* **EXTRACT PROVIDED**:
^^^^^^^^^^^^^^^^

Bugeye dottyback
- Conservation status: Least Concern (IUCN 3.1)

Scientific classification
- Kingdom: Animalia
- Phylum: Chordata
- Class: Actinopterygii
- Order: Blenniiformes
- Family: Pseudochromidae
- Subfamily: Pseudoplesiopinae
- Genus: Amsichthys A. C. Gill & A. J. Edwards, 1999
- Species: A. knighti
- Binomial name: Amsichthys knighti Allen, 1987
- Synonyms: Pseudoplesiops knighti Allen, 1987

= Bugeye dottyback =

- Authority: Allen, 1987
- Conservation status: LC
- Synonyms: Pseudoplesiops knighti Allen, 1987
- Parent authority: A. C. Gill & A. J. Edwards, 1999

Species of fish

The bugeye dottyback (Amsichthys knighti), also known as Knight's dottyback, is a species of ray-finned fish, the only species in the monospecific genus Amsichthys, belonging to the subfamily Pseudoplesiopinae, of the family Pseudochromidae. It is found in the Indo-Pacific region.

==Description==
The bugeye dottyback is a small, rarely seen species of dottyback which varies in colour from a uniform yellow through to brown. It has a pinkish snout and brown individuals have a yellow caudal fin. It goes to a maximum total length of 4.5 cm in males.

==Distribution==
The bugeye dottyback is found in the Indo-Pacific region from western Thailand east through the Malay Archipelago to the Solomon Islands and Wallis Island, south to northern Australia and north to southern Japan. In Australia it is distributed from Scott Reef in Western Australia to the Capricorn Islands in Queensland.

==Biology==
The bugeye dottyback occurs in coastal reef slopes where it inhabits areas of algal growth among boulders down to depths of 20 m and it is also found in inshore reefs. It is a secretive and shy species which is most often recorded when piscicides are used to collect specimens.

==Name==
The genus name compounds the initials of the Australian Museum, Sydney, the "AMS" with the greek word for "fish@, ichthys, Amsichthys. The specific name honours Ronald Knight, Sr. of Manus, Papua New Guinea, who provided hospitality to Gerald R. Allen when he was on a collecting trip in 1982. The location the type specimen was collected was the Ribbon Reef, part of the Great Barrier Reef.

^^^^^^^^^^^^^^^^

* **MATERIAL SHOWN**:
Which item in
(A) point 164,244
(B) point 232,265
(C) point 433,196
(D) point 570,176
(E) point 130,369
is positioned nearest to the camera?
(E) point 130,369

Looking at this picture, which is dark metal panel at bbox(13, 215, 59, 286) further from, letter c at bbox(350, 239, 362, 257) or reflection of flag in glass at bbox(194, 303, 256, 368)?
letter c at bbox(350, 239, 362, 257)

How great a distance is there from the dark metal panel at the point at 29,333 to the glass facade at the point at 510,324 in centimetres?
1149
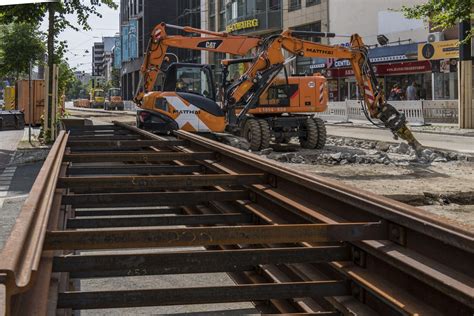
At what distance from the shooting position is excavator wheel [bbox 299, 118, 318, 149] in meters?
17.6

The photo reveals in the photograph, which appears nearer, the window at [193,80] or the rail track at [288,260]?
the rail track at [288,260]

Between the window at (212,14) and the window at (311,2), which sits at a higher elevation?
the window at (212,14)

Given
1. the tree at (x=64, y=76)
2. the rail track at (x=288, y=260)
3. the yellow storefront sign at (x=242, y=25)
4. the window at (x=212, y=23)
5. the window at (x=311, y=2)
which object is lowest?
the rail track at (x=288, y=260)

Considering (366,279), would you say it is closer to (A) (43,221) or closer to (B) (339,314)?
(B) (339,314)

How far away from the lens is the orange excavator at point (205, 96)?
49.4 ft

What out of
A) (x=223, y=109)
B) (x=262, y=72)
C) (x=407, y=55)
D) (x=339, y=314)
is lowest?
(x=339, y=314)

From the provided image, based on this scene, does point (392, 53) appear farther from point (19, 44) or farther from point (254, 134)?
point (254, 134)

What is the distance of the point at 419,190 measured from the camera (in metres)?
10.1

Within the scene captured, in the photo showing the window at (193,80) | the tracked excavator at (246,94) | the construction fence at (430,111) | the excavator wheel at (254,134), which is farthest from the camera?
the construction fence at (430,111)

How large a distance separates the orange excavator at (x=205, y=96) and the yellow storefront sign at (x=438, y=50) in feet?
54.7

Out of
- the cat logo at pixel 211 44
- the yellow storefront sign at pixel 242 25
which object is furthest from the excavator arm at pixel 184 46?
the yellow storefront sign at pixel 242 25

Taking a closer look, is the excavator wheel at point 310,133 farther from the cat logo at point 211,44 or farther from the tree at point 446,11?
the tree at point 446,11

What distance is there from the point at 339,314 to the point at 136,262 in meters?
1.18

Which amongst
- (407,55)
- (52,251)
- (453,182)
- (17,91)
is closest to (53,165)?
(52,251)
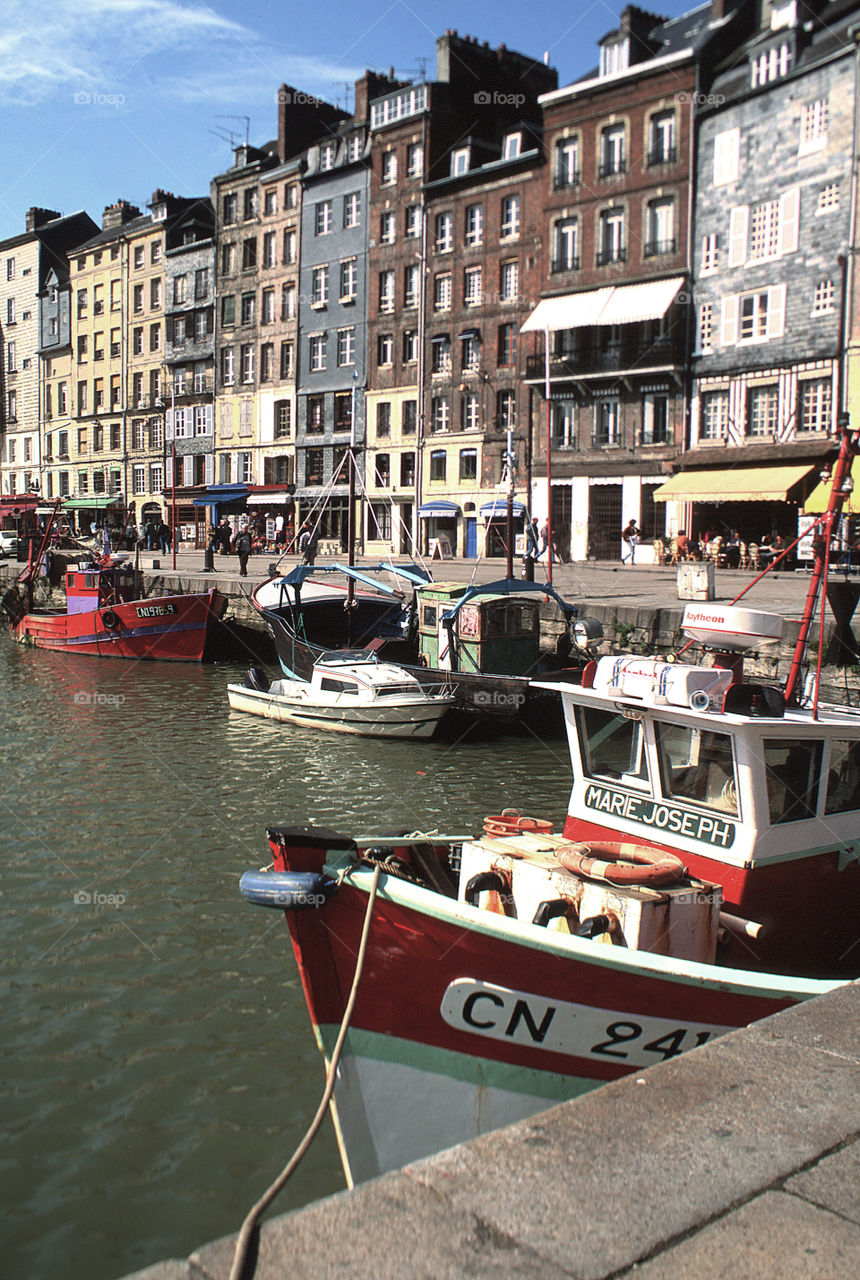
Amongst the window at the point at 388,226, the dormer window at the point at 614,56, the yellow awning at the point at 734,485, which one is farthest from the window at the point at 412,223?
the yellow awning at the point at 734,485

^^^^^^^^^^^^^^^^

* **INSTRUCTIONS TO FOLLOW**: Condense the paragraph of the bugeye dottyback article that begins "The bugeye dottyback is found in the Indo-Pacific region" into a bulleted list, keeping its main facts.

* **RESULT BELOW**:
- Region: Indo-Pacific
- West to east: from western Thailand through the Malay Archipelago to the Solomon Islands and Wallis Island
- South: to northern Australia
- North: to southern Japan
- Australian range: from Scott Reef in Western Australia to the Capricorn Islands in Queensland